• **Task to carry out**:
Reproduce the records verbatim, from the line containing "From the list" through the line containing "157 millimetres", both lines included.

• **Material supplied**:
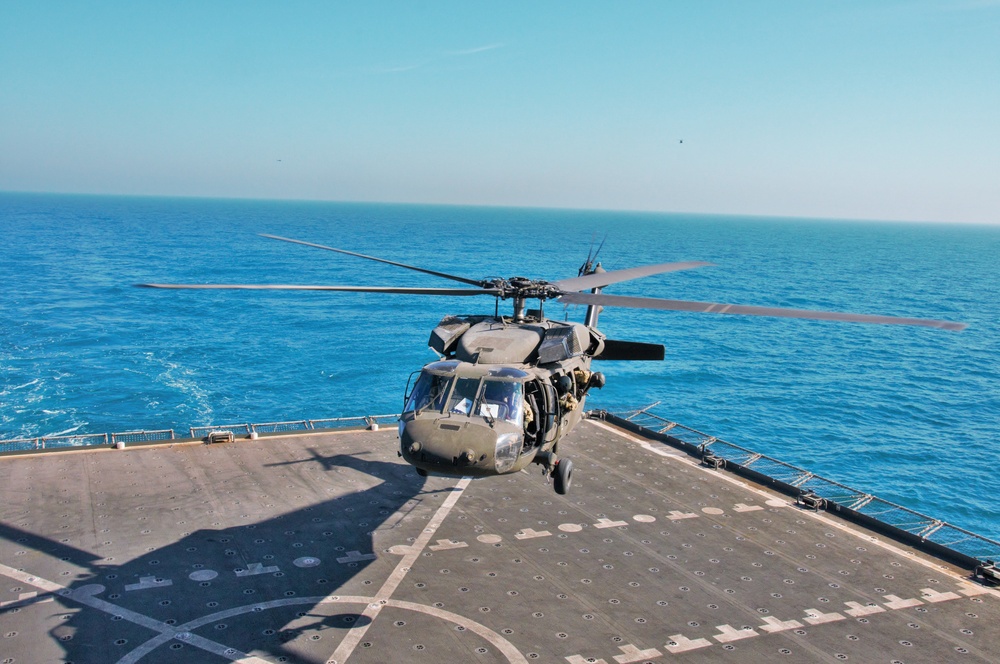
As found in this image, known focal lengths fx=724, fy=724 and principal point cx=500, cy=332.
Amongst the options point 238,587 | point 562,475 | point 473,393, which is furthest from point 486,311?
point 473,393

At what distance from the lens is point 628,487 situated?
78.5 feet

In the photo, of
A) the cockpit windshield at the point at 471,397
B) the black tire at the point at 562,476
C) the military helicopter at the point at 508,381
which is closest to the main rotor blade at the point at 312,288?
the military helicopter at the point at 508,381

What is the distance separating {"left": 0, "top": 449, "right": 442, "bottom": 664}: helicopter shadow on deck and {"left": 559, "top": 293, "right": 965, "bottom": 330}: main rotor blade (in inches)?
318

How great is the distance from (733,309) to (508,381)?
5207mm

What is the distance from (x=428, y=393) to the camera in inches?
615

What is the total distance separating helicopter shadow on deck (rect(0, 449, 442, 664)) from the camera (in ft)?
46.7

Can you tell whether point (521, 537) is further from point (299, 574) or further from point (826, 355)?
point (826, 355)

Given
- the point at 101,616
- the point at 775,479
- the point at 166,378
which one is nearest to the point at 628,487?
the point at 775,479

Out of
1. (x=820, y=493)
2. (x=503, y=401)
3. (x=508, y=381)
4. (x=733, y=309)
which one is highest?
(x=733, y=309)

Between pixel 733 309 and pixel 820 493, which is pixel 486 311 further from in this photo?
pixel 733 309

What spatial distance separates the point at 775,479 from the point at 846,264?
136153 mm

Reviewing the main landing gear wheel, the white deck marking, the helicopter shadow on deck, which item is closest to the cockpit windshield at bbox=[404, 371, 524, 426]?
the main landing gear wheel

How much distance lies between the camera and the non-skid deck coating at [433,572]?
14656 millimetres

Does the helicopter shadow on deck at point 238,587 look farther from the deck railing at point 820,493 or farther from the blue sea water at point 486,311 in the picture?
the blue sea water at point 486,311
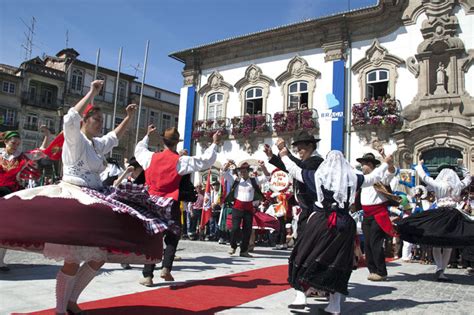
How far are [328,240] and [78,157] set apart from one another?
2551mm

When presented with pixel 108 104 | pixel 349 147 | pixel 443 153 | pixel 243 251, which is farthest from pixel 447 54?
pixel 108 104

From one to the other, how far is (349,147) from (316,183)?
14.3 metres

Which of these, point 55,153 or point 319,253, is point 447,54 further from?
point 55,153

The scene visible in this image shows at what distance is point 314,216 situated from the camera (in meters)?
4.55

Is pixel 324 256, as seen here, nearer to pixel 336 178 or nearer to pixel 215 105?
pixel 336 178

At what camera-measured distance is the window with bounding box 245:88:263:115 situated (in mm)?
21859

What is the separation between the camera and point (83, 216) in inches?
125

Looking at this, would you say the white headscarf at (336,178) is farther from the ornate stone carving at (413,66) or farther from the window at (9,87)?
the window at (9,87)

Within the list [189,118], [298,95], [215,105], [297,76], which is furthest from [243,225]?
[189,118]

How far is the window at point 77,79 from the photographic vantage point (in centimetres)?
4194

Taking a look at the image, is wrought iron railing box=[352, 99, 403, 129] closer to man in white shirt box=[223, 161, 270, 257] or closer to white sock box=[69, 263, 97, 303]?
man in white shirt box=[223, 161, 270, 257]

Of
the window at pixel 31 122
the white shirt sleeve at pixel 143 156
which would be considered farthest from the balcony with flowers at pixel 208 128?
the window at pixel 31 122

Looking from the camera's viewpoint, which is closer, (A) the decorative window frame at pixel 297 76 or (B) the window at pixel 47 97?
(A) the decorative window frame at pixel 297 76

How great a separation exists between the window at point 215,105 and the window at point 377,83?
8.12 m
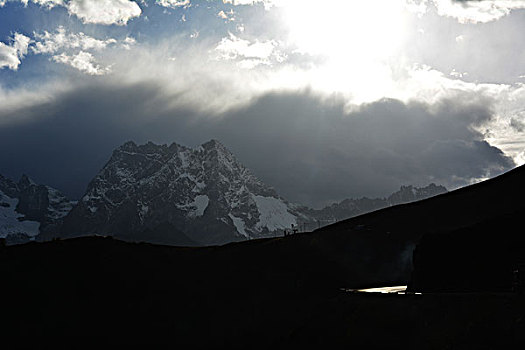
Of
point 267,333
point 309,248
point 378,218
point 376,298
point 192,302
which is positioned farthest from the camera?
point 378,218

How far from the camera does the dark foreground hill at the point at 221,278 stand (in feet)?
271

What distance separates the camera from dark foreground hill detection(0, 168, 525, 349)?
271ft

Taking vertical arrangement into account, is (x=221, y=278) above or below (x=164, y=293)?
above

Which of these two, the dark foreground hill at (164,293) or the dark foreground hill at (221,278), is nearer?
the dark foreground hill at (164,293)

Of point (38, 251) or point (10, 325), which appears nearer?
point (10, 325)

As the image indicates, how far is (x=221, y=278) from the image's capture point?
99.2 meters

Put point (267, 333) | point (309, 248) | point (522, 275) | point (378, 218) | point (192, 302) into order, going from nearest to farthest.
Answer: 1. point (522, 275)
2. point (267, 333)
3. point (192, 302)
4. point (309, 248)
5. point (378, 218)

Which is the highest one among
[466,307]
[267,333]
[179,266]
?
[179,266]

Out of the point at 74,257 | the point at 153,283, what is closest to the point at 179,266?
the point at 153,283

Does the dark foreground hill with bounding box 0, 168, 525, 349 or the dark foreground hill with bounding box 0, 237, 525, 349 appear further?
the dark foreground hill with bounding box 0, 168, 525, 349

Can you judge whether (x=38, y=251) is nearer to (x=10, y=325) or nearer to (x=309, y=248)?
(x=10, y=325)

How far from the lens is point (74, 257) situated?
9938cm

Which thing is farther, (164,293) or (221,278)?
(221,278)

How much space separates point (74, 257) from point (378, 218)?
6582 centimetres
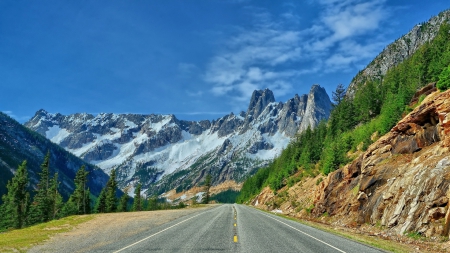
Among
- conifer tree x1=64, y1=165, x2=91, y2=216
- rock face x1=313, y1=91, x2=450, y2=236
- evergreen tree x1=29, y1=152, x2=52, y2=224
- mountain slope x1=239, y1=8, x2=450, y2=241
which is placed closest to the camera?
rock face x1=313, y1=91, x2=450, y2=236

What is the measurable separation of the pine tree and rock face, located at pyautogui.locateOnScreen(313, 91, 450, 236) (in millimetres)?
50904

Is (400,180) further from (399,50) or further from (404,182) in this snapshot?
(399,50)

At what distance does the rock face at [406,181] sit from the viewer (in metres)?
17.7

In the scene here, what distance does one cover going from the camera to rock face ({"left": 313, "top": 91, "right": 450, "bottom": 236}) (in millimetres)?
17694

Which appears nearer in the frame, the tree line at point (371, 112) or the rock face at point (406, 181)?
the rock face at point (406, 181)

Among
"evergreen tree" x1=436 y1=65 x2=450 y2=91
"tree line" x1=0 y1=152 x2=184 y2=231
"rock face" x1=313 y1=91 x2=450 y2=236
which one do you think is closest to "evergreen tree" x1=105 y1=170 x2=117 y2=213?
"tree line" x1=0 y1=152 x2=184 y2=231

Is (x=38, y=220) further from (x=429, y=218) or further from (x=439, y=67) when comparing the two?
(x=439, y=67)

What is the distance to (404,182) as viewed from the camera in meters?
21.9

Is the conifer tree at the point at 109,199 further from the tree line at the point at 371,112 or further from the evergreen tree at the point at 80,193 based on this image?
the tree line at the point at 371,112

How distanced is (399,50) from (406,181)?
14421 centimetres

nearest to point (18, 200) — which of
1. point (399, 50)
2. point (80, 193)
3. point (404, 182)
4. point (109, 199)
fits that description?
point (80, 193)

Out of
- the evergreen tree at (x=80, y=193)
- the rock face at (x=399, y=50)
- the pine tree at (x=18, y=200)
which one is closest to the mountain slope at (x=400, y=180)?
the evergreen tree at (x=80, y=193)

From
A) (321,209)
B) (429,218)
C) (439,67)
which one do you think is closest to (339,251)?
(429,218)

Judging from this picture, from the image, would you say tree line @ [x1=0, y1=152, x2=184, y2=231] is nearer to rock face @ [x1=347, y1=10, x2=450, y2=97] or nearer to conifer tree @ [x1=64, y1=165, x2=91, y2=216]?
conifer tree @ [x1=64, y1=165, x2=91, y2=216]
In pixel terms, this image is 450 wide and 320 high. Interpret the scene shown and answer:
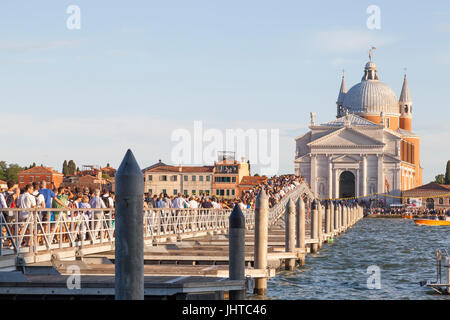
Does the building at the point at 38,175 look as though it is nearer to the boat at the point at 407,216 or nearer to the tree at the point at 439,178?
the boat at the point at 407,216

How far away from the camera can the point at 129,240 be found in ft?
27.1

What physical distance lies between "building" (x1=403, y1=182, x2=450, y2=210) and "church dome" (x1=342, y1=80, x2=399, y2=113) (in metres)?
19.6

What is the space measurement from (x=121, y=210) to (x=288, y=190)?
146ft

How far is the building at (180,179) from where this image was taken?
105 meters

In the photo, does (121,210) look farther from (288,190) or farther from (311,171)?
(311,171)

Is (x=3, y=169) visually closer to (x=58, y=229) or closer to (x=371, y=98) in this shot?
(x=371, y=98)

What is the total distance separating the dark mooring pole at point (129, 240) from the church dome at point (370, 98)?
111443 mm

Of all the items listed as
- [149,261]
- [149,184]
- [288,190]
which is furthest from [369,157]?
[149,261]

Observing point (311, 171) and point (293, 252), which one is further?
point (311, 171)

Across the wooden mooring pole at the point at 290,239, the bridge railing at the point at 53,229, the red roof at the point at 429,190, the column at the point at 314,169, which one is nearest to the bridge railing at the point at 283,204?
the wooden mooring pole at the point at 290,239

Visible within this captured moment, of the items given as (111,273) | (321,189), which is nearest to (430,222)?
(321,189)

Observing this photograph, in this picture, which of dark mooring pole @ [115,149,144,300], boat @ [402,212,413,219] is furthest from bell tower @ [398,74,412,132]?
dark mooring pole @ [115,149,144,300]

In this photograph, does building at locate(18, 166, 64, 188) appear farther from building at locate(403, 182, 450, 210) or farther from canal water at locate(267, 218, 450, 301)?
canal water at locate(267, 218, 450, 301)
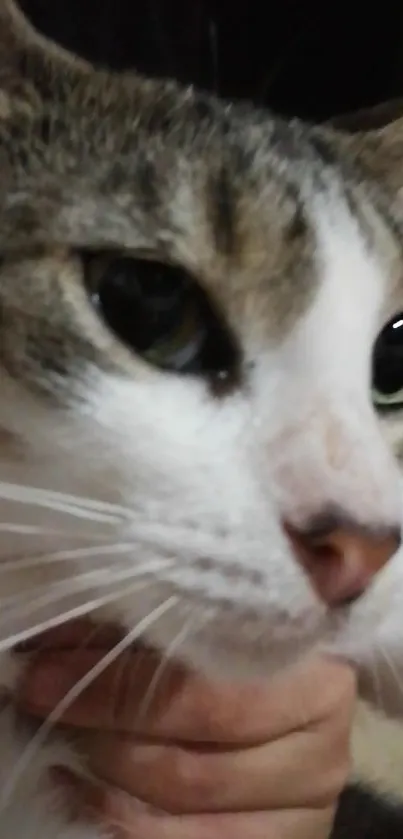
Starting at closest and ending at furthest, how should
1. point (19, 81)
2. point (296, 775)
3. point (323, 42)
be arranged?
point (19, 81), point (296, 775), point (323, 42)

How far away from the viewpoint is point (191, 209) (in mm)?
500

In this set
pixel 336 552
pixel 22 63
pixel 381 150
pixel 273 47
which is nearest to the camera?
pixel 336 552

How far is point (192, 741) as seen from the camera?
1.98ft

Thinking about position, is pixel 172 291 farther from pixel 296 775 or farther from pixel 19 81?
pixel 296 775

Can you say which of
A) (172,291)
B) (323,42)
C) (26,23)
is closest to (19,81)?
(26,23)

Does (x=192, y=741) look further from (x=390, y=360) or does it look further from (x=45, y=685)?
(x=390, y=360)

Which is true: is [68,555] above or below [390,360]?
below

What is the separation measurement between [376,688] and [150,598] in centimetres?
32

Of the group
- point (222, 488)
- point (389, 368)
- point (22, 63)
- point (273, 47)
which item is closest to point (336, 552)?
point (222, 488)

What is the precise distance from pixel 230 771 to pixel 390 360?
0.27 m

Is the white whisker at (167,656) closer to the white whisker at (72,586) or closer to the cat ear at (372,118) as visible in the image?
the white whisker at (72,586)

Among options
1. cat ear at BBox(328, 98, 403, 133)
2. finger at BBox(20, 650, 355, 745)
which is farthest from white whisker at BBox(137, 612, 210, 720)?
cat ear at BBox(328, 98, 403, 133)

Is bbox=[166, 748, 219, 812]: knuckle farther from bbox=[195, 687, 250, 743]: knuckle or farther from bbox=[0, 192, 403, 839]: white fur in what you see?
bbox=[0, 192, 403, 839]: white fur

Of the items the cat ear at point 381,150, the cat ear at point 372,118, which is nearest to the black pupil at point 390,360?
the cat ear at point 381,150
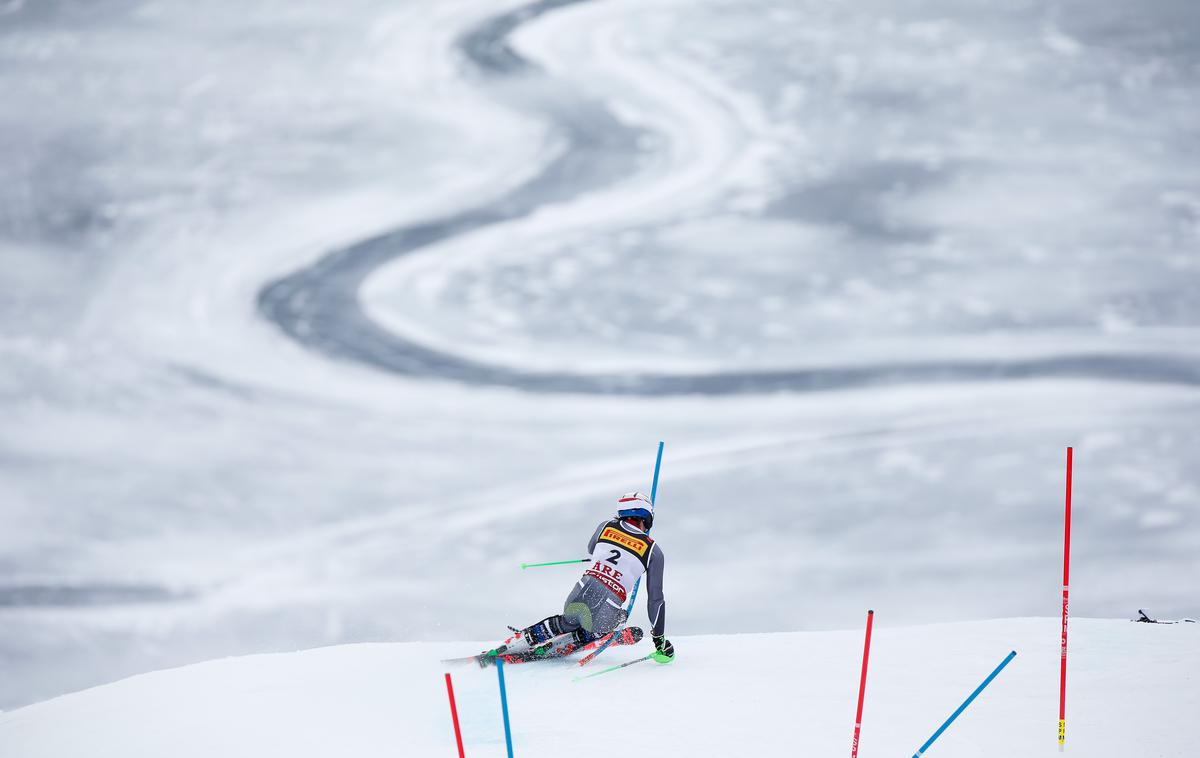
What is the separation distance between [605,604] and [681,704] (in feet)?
3.28

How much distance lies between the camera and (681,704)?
6.69 m

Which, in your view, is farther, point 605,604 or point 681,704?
point 605,604

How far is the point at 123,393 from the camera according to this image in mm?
13938

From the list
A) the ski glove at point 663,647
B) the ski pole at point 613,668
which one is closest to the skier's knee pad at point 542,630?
the ski pole at point 613,668

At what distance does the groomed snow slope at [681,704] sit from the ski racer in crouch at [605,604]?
157 millimetres

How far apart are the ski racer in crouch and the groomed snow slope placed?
16 centimetres

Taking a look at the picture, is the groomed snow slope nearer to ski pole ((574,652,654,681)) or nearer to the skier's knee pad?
ski pole ((574,652,654,681))


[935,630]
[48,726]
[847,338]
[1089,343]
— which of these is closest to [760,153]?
[847,338]

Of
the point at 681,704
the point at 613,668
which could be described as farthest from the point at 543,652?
the point at 681,704

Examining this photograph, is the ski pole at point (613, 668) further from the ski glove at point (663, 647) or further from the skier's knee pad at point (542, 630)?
the skier's knee pad at point (542, 630)

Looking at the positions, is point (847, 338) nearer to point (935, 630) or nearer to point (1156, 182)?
point (1156, 182)

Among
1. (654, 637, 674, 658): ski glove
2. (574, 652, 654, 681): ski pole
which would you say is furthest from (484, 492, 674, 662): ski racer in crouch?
(574, 652, 654, 681): ski pole

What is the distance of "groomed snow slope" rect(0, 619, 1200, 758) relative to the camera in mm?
6125

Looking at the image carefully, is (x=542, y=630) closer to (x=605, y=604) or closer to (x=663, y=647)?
(x=605, y=604)
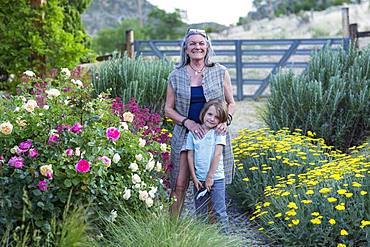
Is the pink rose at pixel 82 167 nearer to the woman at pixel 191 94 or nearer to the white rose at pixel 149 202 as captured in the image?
the white rose at pixel 149 202

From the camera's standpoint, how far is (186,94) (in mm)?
5070

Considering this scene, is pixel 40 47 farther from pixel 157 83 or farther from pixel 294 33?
pixel 294 33

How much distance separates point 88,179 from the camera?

• **Solution to the problem**:
From the list
A) the ski glove at point 663,647
B) the ski pole at point 613,668
which one is closest to the skier's knee pad at point 542,630?
the ski pole at point 613,668

At what distance does the groomed snow slope at [681,704] sit from the ski racer in crouch at [605,604]?
157 millimetres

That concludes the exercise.